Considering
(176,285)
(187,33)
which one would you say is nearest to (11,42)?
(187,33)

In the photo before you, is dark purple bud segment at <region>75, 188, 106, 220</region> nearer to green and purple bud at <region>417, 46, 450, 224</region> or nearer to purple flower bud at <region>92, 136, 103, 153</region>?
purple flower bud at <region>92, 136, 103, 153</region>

- - - - -

# What is asked
Print each of the records above verbatim, keeping every line and character unchanged.

# Output of the exercise
Considering
(176,285)
(187,33)
which one would you say is nearest to (11,42)?
(187,33)

In the photo before you, is dark purple bud segment at <region>75, 188, 106, 220</region> nearer to green and purple bud at <region>417, 46, 450, 224</region> or nearer to purple flower bud at <region>92, 136, 103, 153</region>?
purple flower bud at <region>92, 136, 103, 153</region>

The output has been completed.